What to work on: Transfer the lines of the data, requests included, between the line holding "At what distance from" and the end of the data, inclusive, adding 98 to every number in the answers, whether a distance or a coordinate. Leave the pictures out of your answer.

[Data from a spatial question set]
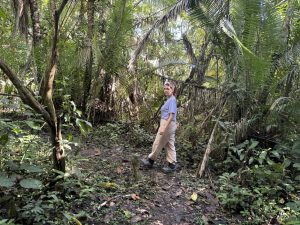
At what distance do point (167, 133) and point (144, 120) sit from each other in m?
2.30

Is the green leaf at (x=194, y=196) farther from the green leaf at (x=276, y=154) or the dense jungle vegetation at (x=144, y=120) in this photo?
the green leaf at (x=276, y=154)

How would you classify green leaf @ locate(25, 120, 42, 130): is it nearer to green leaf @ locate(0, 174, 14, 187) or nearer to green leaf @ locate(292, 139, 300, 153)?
green leaf @ locate(0, 174, 14, 187)

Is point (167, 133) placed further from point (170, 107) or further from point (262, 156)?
point (262, 156)

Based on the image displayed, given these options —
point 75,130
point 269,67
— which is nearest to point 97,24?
point 75,130

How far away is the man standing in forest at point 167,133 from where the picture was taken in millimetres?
5438

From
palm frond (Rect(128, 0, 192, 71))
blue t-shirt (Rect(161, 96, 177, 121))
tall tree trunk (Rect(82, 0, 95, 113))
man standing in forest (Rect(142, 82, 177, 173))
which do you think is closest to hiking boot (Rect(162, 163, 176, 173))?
man standing in forest (Rect(142, 82, 177, 173))

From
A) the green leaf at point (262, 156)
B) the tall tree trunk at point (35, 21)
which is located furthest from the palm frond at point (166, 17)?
the green leaf at point (262, 156)

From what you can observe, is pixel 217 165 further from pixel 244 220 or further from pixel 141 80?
pixel 141 80

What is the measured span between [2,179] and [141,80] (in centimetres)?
542

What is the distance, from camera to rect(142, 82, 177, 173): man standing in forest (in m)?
5.44

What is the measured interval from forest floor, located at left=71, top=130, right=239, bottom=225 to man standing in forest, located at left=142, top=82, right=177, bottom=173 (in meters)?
0.16

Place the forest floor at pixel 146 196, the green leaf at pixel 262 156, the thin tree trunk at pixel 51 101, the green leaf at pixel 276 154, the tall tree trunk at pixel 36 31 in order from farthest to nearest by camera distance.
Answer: the tall tree trunk at pixel 36 31
the green leaf at pixel 276 154
the green leaf at pixel 262 156
the forest floor at pixel 146 196
the thin tree trunk at pixel 51 101

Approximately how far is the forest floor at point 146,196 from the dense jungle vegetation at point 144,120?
22 millimetres

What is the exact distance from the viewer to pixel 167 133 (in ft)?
18.2
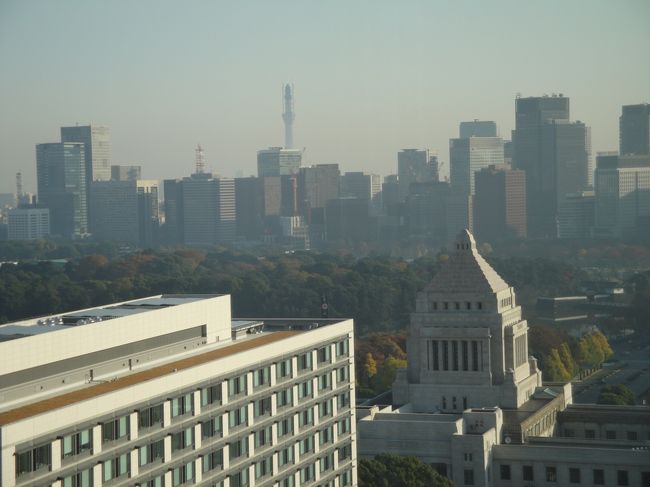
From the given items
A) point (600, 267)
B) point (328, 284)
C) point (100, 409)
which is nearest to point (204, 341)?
point (100, 409)

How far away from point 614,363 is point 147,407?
6552cm

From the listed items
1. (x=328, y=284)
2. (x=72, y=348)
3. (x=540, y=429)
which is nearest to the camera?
(x=72, y=348)

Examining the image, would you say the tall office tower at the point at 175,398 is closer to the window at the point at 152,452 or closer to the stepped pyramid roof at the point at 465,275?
the window at the point at 152,452

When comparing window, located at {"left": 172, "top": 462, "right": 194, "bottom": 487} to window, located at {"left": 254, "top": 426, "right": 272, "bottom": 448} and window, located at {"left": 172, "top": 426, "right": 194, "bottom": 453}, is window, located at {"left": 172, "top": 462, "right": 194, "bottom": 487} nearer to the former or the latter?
window, located at {"left": 172, "top": 426, "right": 194, "bottom": 453}

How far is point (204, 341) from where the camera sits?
40750mm

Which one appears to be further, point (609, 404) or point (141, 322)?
point (609, 404)

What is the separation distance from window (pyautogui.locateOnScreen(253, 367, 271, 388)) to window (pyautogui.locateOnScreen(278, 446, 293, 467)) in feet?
6.62

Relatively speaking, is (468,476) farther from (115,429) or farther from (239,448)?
(115,429)

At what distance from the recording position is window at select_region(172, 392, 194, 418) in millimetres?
34188

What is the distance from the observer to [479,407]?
61.8 meters

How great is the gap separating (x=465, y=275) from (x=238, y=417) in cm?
2789

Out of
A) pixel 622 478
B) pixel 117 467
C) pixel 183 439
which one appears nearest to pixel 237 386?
pixel 183 439

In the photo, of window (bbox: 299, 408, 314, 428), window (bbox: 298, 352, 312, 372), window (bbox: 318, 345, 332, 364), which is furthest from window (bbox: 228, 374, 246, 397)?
window (bbox: 318, 345, 332, 364)

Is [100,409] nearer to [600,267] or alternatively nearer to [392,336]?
[392,336]
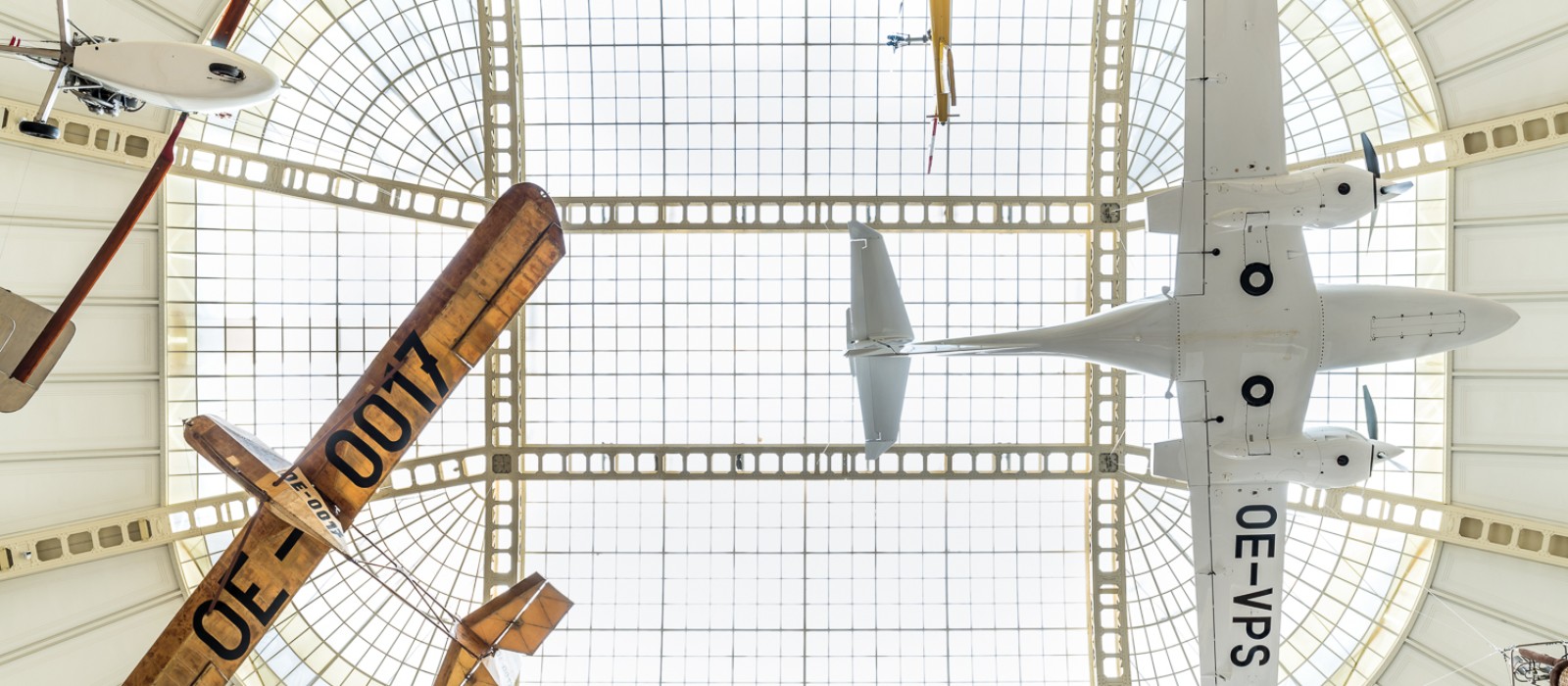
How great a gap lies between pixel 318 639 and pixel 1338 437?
70.9 feet

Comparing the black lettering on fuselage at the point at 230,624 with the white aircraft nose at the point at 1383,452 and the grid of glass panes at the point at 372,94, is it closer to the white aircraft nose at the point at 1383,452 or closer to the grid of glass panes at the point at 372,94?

Worked solution:
At what distance from the recording position is window at select_region(172, 392, 194, 418) in millimetres?
34286

What is the distance from the observer to [479,407]?
159.8 meters

How great is the gap separating (x=465, y=275) from (x=238, y=417) in cm?
2887

Out of
A) pixel 622 478
B) pixel 117 467
C) pixel 183 439
which one appears nearest to pixel 237 386?
pixel 281 537

In the photo, of window (bbox: 299, 408, 314, 428), window (bbox: 298, 352, 312, 372), window (bbox: 318, 345, 332, 364), which is furthest from window (bbox: 228, 374, 246, 397)?
window (bbox: 416, 443, 430, 462)

Is [100,409] nearer to [600,267] or alternatively nearer to [392,336]?
[490,434]
How great a gap lies between pixel 318 639 and pixel 1338 437?
168.9 feet

Comparing the black lettering on fuselage at the point at 230,624 with the white aircraft nose at the point at 1383,452 and the grid of glass panes at the point at 372,94, is it closer to the white aircraft nose at the point at 1383,452 or closer to the grid of glass panes at the point at 372,94?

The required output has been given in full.